YOUR TASK. The answer should be each line of the records that contains the word "This"; please copy them all.
START DATA RECORDS
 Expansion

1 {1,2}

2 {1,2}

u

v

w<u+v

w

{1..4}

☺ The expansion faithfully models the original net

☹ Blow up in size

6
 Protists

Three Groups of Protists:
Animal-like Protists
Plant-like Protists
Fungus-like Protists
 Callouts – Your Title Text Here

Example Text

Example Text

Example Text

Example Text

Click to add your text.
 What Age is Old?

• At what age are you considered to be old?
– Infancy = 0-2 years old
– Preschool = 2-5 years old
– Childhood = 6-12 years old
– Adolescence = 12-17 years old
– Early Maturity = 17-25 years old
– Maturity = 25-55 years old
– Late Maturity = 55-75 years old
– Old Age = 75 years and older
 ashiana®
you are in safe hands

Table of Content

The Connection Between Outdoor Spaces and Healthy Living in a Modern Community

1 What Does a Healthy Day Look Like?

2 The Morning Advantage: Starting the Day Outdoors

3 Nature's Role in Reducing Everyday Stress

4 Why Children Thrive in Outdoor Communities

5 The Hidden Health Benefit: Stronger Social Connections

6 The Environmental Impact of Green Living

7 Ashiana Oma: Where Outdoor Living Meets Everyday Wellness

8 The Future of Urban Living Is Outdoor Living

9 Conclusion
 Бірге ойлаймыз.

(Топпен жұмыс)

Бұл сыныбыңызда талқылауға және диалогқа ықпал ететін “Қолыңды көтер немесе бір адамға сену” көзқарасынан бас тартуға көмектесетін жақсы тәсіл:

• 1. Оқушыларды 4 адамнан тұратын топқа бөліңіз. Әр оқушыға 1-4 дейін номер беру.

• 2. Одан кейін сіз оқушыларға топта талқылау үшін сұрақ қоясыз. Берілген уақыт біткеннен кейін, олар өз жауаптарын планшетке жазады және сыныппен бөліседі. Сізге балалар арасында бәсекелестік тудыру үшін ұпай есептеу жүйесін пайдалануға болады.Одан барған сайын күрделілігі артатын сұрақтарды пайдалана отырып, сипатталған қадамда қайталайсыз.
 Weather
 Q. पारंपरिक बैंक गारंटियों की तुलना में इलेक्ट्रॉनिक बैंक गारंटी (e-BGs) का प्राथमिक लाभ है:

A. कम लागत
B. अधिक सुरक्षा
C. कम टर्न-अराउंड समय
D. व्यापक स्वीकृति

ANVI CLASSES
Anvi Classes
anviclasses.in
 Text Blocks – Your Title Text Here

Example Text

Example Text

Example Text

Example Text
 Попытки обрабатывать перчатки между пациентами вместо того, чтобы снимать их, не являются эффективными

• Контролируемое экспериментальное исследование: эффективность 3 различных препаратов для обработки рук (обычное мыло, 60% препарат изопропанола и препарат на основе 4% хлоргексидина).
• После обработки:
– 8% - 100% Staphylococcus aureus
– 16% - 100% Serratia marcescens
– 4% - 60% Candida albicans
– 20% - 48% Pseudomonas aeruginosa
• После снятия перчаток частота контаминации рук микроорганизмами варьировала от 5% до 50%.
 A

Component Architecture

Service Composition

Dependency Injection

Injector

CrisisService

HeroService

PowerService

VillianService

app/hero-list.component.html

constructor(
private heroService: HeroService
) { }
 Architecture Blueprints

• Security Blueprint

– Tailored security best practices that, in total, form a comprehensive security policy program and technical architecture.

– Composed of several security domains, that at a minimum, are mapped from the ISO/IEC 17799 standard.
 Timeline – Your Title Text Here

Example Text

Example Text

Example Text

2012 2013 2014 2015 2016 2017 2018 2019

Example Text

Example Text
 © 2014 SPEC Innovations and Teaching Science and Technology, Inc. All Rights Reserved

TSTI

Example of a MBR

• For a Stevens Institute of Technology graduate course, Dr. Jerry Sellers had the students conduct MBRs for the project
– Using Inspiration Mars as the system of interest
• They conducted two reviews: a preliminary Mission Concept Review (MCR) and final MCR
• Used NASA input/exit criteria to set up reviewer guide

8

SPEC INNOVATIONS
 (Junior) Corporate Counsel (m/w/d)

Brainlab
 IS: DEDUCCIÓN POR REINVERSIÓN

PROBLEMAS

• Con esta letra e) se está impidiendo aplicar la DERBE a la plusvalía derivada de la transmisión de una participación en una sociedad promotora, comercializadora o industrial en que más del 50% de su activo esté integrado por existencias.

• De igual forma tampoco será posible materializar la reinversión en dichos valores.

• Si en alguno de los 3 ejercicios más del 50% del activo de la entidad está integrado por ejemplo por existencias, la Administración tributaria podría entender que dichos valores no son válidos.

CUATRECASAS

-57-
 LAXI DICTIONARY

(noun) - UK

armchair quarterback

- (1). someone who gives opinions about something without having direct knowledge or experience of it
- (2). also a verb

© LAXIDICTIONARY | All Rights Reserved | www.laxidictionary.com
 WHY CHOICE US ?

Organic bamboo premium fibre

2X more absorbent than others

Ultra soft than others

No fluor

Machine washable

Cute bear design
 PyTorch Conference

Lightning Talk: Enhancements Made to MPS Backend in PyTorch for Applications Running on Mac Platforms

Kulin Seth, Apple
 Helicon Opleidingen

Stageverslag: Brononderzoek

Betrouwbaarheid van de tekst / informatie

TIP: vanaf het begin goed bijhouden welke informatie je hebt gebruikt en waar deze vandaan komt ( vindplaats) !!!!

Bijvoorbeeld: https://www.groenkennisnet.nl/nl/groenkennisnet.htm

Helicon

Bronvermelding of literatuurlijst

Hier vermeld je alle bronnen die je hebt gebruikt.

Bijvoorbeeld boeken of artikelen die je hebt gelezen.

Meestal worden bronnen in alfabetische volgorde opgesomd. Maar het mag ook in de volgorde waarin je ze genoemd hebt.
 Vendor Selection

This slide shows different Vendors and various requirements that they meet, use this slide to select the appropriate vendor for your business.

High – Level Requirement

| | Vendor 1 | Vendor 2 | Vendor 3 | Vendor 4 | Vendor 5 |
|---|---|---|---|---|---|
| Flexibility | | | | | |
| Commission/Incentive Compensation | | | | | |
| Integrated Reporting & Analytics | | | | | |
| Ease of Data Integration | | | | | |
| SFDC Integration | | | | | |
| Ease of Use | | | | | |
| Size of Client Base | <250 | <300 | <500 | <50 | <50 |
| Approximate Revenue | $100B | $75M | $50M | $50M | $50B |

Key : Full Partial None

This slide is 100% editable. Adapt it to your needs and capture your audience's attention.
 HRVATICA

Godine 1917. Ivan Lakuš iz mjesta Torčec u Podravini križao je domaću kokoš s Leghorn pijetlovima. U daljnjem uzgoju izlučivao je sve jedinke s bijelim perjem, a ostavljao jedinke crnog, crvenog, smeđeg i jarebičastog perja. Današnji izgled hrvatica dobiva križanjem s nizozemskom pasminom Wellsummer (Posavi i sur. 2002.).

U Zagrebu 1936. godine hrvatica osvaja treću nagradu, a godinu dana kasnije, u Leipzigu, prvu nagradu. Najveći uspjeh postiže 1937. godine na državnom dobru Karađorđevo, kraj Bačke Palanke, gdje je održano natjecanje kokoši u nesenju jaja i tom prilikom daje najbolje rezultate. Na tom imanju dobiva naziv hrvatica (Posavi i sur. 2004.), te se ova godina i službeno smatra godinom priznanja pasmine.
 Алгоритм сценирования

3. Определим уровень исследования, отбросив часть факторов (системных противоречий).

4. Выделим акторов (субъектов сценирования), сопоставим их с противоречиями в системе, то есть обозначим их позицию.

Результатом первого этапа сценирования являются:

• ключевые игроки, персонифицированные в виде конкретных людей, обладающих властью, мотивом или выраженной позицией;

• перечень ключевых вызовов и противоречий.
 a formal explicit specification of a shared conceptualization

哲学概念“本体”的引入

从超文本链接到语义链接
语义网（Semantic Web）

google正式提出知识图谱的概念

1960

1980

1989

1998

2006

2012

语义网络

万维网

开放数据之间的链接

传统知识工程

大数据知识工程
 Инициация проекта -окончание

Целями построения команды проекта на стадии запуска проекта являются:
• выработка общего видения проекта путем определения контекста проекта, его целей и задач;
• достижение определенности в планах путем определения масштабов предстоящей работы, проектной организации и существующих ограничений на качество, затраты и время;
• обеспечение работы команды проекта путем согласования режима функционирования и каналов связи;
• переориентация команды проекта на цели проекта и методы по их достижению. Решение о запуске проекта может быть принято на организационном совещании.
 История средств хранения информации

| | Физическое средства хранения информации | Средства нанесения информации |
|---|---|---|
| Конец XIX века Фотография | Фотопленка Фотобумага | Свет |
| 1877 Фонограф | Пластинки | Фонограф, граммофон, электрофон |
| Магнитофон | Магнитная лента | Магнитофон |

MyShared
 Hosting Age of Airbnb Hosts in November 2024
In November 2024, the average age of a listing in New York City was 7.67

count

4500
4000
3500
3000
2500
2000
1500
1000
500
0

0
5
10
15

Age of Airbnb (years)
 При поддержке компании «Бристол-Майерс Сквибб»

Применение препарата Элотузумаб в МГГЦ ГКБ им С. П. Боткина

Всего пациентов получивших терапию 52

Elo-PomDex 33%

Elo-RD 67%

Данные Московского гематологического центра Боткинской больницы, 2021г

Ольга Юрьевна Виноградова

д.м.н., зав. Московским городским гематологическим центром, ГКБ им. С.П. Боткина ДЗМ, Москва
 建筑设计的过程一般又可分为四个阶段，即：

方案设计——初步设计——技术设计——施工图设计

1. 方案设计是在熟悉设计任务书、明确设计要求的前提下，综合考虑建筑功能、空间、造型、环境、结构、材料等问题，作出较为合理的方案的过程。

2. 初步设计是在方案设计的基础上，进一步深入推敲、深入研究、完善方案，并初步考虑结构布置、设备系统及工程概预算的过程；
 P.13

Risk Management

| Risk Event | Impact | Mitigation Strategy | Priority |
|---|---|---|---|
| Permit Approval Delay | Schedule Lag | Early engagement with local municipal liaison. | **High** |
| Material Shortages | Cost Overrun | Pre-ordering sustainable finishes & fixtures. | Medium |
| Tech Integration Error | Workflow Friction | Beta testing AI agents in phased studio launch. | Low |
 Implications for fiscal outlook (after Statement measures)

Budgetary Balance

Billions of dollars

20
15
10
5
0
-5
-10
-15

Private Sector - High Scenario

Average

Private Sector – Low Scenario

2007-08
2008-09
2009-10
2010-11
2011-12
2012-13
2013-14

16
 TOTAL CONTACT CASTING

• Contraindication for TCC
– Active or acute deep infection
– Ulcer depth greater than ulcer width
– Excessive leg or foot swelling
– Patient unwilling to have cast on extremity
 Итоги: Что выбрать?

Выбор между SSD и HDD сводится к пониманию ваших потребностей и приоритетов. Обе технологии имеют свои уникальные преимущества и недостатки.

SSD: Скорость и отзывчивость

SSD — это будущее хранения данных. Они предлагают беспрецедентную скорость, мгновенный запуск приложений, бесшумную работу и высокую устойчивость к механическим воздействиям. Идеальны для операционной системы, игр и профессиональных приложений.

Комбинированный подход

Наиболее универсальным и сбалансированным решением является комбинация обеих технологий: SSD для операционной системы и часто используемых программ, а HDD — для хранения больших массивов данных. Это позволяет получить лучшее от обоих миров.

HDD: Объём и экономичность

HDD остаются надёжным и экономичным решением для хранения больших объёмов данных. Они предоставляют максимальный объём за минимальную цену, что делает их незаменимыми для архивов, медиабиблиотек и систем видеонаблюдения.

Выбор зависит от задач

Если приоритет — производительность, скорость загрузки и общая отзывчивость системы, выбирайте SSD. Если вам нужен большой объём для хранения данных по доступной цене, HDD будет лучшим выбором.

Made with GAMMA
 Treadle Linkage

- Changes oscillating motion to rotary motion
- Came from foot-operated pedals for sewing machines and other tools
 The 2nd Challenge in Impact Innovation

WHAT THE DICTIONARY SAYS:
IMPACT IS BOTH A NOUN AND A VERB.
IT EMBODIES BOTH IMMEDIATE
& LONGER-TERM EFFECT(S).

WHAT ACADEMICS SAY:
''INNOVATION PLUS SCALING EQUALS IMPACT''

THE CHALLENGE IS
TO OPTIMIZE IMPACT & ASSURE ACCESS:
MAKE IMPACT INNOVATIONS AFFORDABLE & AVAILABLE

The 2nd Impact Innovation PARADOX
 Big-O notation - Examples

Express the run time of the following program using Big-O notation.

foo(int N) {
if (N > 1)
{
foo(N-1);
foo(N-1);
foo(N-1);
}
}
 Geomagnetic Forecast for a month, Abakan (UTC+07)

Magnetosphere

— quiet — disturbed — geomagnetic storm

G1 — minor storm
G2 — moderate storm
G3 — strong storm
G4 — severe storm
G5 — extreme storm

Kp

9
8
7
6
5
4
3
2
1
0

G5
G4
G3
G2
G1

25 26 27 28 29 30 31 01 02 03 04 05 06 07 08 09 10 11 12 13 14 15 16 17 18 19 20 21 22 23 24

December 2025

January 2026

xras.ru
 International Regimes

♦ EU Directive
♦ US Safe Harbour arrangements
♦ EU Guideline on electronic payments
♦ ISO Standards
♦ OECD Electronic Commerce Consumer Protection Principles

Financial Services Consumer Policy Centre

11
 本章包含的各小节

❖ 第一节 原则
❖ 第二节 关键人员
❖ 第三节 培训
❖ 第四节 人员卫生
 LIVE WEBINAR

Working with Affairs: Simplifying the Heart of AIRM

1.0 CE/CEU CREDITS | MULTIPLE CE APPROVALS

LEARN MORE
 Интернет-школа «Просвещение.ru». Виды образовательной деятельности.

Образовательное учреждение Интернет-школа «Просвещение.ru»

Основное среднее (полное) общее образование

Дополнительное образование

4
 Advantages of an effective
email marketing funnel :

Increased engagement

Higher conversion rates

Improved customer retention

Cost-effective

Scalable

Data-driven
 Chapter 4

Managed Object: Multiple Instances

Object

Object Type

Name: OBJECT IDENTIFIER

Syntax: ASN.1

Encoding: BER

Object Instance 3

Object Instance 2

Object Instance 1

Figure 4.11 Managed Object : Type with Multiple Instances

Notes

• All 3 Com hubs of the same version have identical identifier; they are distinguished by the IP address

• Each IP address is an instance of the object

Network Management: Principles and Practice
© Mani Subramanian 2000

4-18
END DATA RECORDS
SOLVED EXERCISE.
This slide shows different Vendors and various requirements that they meet, use this slide to select the appropriate vendor for your business.
This slide is 100% editable. Adapt it to your needs and capture your audience's attention.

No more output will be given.